Gadfly needs everybody in shape in case we have to march on City Hall or something.
Spring is coming.
Gadfly was trying to push the season yesterday and get some outside Tail miles in.
Was the fastest 70+ in a 5k “in support of People with Disabilities” in deliciously sunny but windswept and frigid Fogelsville.
(Well, truth be told, he was the the ONLY 70+. All others were sensible of living till 80. And, more truth be told, he was 4th from last. Just in front of 3 strolling women of a certain age eagerly engaged in a really quite interesting conversation — sprinkled with biographical admissions and evidentiary anecdotes — about whether if they were dating now would they find the Bezos-Sanchez pictorial email interchange a matter of routine. Normal conversation for a “Cupid” race in which participants — Only in America! — wore shirts marked “available” and “unavailable.” The conversation actually helped keep Gadfly warm. )
Not Spring-y at all.
But he was thinking about Spring.
And realizing that he has let this thread go dark for about two weeks.

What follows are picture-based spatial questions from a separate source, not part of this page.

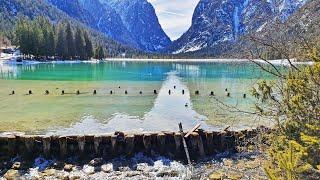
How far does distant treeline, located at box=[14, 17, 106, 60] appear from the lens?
146875 mm

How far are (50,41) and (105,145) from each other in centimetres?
13824

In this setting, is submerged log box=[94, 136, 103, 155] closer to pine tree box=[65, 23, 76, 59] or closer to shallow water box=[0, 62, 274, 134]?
shallow water box=[0, 62, 274, 134]

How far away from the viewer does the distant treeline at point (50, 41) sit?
14688cm

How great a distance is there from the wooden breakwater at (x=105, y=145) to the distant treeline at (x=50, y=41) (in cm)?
Answer: 13064

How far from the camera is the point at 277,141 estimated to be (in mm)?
13461

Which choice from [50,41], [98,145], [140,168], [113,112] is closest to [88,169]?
[140,168]

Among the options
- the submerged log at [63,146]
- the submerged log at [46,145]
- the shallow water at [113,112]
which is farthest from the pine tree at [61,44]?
the submerged log at [63,146]

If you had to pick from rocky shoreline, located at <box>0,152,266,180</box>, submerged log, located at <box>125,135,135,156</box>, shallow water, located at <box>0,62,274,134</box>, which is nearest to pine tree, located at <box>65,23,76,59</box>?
shallow water, located at <box>0,62,274,134</box>

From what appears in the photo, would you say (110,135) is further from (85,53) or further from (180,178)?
(85,53)

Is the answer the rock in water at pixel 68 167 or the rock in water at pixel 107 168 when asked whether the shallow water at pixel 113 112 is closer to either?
the rock in water at pixel 107 168

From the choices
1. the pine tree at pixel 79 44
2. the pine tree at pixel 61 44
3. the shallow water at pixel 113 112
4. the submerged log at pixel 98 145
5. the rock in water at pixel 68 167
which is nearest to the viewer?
the rock in water at pixel 68 167

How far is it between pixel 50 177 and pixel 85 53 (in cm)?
16057

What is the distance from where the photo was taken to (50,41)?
503ft

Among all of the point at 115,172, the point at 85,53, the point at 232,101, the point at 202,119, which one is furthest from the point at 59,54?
the point at 115,172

And so he went looking for several City studies done on walkability and bikeability.
Like the 2016 “Beth Connects: A Trail Study.”
Seemed beautifully done. Stem to stern. Soup to nuts.

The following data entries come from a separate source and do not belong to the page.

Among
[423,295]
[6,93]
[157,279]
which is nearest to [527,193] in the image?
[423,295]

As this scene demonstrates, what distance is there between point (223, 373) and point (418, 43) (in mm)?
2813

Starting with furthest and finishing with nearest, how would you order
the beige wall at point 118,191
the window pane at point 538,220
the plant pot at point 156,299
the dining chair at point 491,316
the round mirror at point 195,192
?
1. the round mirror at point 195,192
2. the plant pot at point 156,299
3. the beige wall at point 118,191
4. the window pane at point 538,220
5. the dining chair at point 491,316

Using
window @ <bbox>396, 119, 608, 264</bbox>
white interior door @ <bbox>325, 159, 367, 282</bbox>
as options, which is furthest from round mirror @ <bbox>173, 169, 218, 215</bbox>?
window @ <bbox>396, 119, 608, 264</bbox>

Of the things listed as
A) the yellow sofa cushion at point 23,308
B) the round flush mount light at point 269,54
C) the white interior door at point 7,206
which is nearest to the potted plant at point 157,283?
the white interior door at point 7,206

Divides the Bethlehem trail system into eight easily identified geographical sections.
Take a look. Easy reading.
Because a pedestrian bridge has been in the news lately (funds for a feasibility study on the horizon), Gadfly was especially looking for info about a bridge.
See pps. 46-49 of the report itself.
I wondered where such a bridge would be.
Ok, possible bridge from the foot of Main St. at Sand Island over to Union Station area.
And, quite interestingly, possibly a bridge UNDER the Fahy Bridge.
See as an example: Richmond: Belle Isle Pedestrian Bridge
Has anything been done with this “Beth Connects” report? Does anybody know?
Gadfly has a vague recollection of news stories about the City with plans to purchase land to connect the east end of the Greenway with the Saucon Rail Trail.
Having worked in Academia, Gadfly is used to reports that collect dust. In fact, he wrote several of them.
Granted, all the Beth Connects recommendations have hefty price-tags.
But Gadfly hopes dust collecting is not happening here. Certainly looks like a lot of productive work was put into this study.